=== TEXT BLOCK ===
Re: [PATCH 6/6] x86/mm: Avoid mmap lock for shadow stack pop fast path

From: Suren Baghdasaryan

Date: Wed May 13 2026 - 22:04:00 EST

On Wed, May 13, 2026 at 6:44 PM Suren Baghdasaryan <surenb@xxxxxxxxxx> wrote:
>
> On Tue, May 5, 2026 at 9:39 AM Dave Hansen <dave.hansen@xxxxxxxxx> wrote:
> >
> > On 5/4/26 16:15, Edgecombe, Rick P wrote:
> > >
> > > I guess the problem is the lock ordering. Not sure if there is any slow path
> > > avoidance details that could make this splat a false positive. But how about
> > > this simpler munmap() case:
> > >
> > > Shadow stack signal munmap()
> > > ------------------- --------
> > > vma_start_read() (VM_SHADOW_STACK check)
> > > mmap_write_lock()
> > > mmap_read_lock() (user fault) <- deadlock
> > > vma_start_write() <-deadlock
> >
> > It's a little more complicated than that in practice, but I think you're
> > right.
> >
> > I'm not sure when this would happen in practice because the fault is
> > actually on the VMA that's being held for read. So I think another
> > writer would have had to sneak in there and zap the VMA.
>
> Not necessarily to zap the VMA but to modify it, which requires
> write-locking it (split, merge, remap, etc). Note that write-locking a
> VMA always involves mmap_write_lock() followed by vma_start_write(),
> IOW we end up write-locking both mmap and per-VMA locks in that order.
>
> The lock ordering when we take both mmap and per-VMA locks is to
> always take mmap_lock first, followed by the per-VMA lock. With this
> change we read-lock the VMA first and then call
> get_shstk_data()->get_user()->might_fault()->might_lock_read(mm->mmap_lock).
> So, we take per-VMA read-lock and then mmap_read_lock and that's the
> problem.
>
> >
> > The funny thing is that the fault handler is really just trying to find
> > the VMA. The thing causing the fault *has* the VMA. So it's as simple as
> > just passing the VMA down into the fault handler, right? How hard could
> > it be? ;)
> >
> > There are still games to play, but they all involve dropping locks and
> > retrying, like:
> >
> > retry:
> > vma = lock_vma_under_rcu()
> > // muck with VMA
> > pagefault_disable() // avoid deadlock
> > ret = copy_from_user()
> > pagefault_enable()
> > vma_end_read();
> >
> > if (!ret)
> > return SUCCESS;
> >
> > mmap_read_lock()
> > vma = vma_lookup()
=== DATA SUPPLIED ===
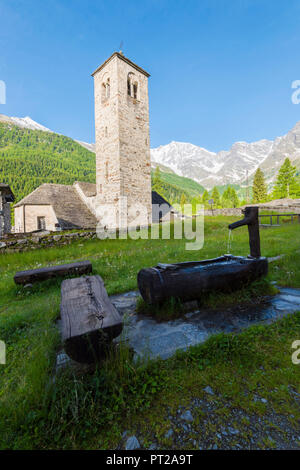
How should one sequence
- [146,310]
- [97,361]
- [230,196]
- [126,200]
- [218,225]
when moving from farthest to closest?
[230,196] → [126,200] → [218,225] → [146,310] → [97,361]

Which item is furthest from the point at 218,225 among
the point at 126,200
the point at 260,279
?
the point at 260,279

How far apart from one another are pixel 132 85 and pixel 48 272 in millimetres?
21945

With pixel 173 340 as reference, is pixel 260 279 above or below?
above

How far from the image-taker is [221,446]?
3.84 ft

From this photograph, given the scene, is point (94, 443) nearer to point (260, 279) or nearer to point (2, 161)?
point (260, 279)

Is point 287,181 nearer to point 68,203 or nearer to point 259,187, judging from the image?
point 259,187

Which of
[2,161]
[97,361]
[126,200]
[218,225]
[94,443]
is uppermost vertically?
[2,161]

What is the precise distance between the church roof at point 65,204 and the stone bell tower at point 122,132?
222 inches

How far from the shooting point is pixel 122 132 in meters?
18.0

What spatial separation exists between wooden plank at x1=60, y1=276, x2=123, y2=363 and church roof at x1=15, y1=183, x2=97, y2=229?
===
STATED PROBLEM A.
In the shadow stack locking thread, explain why the proposed change creates a lock ordering problem, in one to three sentences.
STATED PROBLEM B.
Write what follows in the shadow stack locking thread, starting after the point where it ends.

ANSWER A.
When both locks are taken, the required order is mmap_lock first and the per-VMA lock second. With the change, the VMA is read-locked first, and get_shstk_data() then calls get_user(), which can take mmap_read_lock, so the order is reversed.

ANSWER B.
> > mmap_read_unlock() // avoid deadlock before touching userspace
> > // check for valid VMA to avoid looping when there is no VMA
> > if (!vma)
> > return -ERRNO;
> >
> > // uh oh, slow path, something faulted
> > get_user_pages()??
> > //or
> > copy_from_user() without the VMA??
> >
> > goto retry;
> >
> >
> > This also needs some very careful thought, but something like this
> > should work, where we avoid fault handling (and lock taking) in the
> > actual #PF and do it in a context where the VMA lock is held:
> >
> > vma = lock_vma_under_rcu();
> > pagefault_disable() // avoid deadlock
> >
> > while (1) {
> > ret = copy_from_user()
> > if (!ret)
> > break;
> > handle_mm_fault(vma, address, FAULT_FLAG_VMA_LOCK...);
> > };
> >
> > pagefault_enable()
> > vma_end_read();
> >
> > That's effectively just short-circuiting the #PF code which does the:
> >
> > vma = lock_vma_under_rcu(mm, address);
> > ...
> > fault = handle_mm_fault(vma, address, ... FAULT_FLAG_VMA_LOCK)
> >
> > sequence _itself_.
>
> IMHO that looks more complex than the original speculation+retry solution :)

Actually, after looking closer at the original code, I think we can do
this without taking the mmap_lock at all. Basically, we can have the
same speculation+retry loop without mmap_read_lock_killable().
mmap_lock_speculate_try_begin() does not require to be called with
mmap_lock held. So, we can find the VMA using lock_vma_under_rcu(), do
the valid_vma checks, call mmap_lock_speculate_try_begin() then drop
the per-VMA lock with vma_end_read() and proceed with
get_shstk_data(). I think that should work and would avoid taking
mmap_lock completely.